ActivismBlack FuturesLGBTQIA+

R.O.A.D.: The Queer-Led Org Getting Back To Its Roots

April 13, 2022

As society advances in the acceptance and legalization of the LGBTQ+ community, Africa still drastically lags. According to a global review published by Reuters, only 22 of Africa’s 54 countries have legalized same-sex relations.

In Mauritania, some states of Nigeria, Somalia, and South Sudan, the maximum punishment for same-sex law offenders is death. Other African countries have steep penalties like life imprisonment, high rape, sodomy, and homophobic offense rates, and rises in violence and marginalization against LGBTQ+ people. Yet, these same legal notions help drive Africa’s people’s behavior, acceptance, and understanding—near and far. 

Many African descendants who live across the world still struggle with the effects the laws and treatment in Africa have caused—whether they still live there or somewhere else. That’s where Reuniting of African Descendants (R.O.A.D.) comes in—serving to empower, strengthen and uplift LGBTQ+communities across the globe. 

R.O.A.D. is one of many leading organizations taking a stance against the violence and disenfranchisement of LGBTQ+ African descendants across the global diaspora. A grassroots project, R.O.A.D. aims to provide programs, tools, and resources centered around strength, skills, and self-sufficiency to LGB, SGL, queer and trans people of African descendants. Serving its community near and wide, R.O.A.D. has planted assistance roots directly in Africa while helping people in other areas of the world, including the United States. 
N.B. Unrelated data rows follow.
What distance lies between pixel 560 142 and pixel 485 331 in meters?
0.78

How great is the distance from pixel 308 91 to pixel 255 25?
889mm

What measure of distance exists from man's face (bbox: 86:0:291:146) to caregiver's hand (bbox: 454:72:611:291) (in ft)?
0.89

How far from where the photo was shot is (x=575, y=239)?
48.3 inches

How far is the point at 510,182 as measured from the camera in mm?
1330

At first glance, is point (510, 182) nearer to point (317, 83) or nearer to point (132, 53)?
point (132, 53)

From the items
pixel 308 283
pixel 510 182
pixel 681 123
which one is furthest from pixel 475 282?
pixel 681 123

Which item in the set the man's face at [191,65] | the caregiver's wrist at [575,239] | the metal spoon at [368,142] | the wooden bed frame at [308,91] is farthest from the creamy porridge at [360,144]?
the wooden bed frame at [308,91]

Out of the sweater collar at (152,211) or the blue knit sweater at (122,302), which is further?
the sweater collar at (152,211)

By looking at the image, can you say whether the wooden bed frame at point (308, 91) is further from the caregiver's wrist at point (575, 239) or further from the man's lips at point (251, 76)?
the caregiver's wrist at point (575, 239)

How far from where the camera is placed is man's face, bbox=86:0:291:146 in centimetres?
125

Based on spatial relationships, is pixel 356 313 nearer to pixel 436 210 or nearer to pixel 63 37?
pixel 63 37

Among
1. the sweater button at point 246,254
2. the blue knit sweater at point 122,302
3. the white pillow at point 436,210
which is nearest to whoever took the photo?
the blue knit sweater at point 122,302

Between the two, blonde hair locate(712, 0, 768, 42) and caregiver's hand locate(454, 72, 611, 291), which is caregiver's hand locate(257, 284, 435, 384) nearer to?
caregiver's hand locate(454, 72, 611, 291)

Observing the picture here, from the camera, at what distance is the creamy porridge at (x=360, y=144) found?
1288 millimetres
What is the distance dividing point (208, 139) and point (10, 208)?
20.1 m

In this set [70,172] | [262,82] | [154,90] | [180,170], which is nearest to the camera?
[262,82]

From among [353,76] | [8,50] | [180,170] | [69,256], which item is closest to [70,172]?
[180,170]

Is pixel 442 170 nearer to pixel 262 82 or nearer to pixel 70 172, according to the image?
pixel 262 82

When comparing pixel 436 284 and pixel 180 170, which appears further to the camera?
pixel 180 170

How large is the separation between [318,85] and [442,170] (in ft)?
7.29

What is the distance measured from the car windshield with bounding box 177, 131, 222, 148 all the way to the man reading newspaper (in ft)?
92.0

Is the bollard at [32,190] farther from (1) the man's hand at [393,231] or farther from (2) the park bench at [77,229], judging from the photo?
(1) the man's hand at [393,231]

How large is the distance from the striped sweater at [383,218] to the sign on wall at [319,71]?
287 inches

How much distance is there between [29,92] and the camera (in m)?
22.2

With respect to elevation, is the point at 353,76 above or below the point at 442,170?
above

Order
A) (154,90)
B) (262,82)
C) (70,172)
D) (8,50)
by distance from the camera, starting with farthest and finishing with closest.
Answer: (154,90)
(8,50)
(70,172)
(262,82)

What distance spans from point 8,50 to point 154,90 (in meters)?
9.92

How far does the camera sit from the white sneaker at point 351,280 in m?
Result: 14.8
R.O.A.D. is uniquely led by a board of directors that diversely reflects the people it serves. Chairman Nick Hadikwa Mwaluko is a Magna Cum Laude graduate and Point Scholar from Columbia University. Mwaluko is also a Black African, trans, queer, non-binary, Tanzanian-American, and a third culture queer raised in East and Central Africa. Arykah Carter (Secretary) and Asha Lyons are trans-women board members. And having experienced hardship and challenges herself, secretary Vonne Williams dedicates her life to helping herself and others live their best financial lives through personal development. 

So how exactly is R.O.A.D. making an impact on its community?

To start, its programs offer monetary and social programs of impact. For example, their Global Mutual Aid addresses direct financial requests from people in Kenya, Uganda, and the Democratic Republic of Congo to financially assist with health, social, and economic well-being needs.

In partnership with The Mahogany Project, R.O.A.D. ignited the Artivism Collaboration. This initiative brought Black queer, trans, and non-binary creatives and artists together to collectively created Adult Coloring & Activity Book. This artistic expression addresses stigmas, promotes social justice, increases body positivity, increases mental wellness and self-care, & decreases social isolation.

In addition, other R.O.A.D. programs include the No Sibling Left Behind initiative, Emerging Leaders, H.R.T. Campaign Uganda, and focus groups that help better serve the R.O.A.D. community.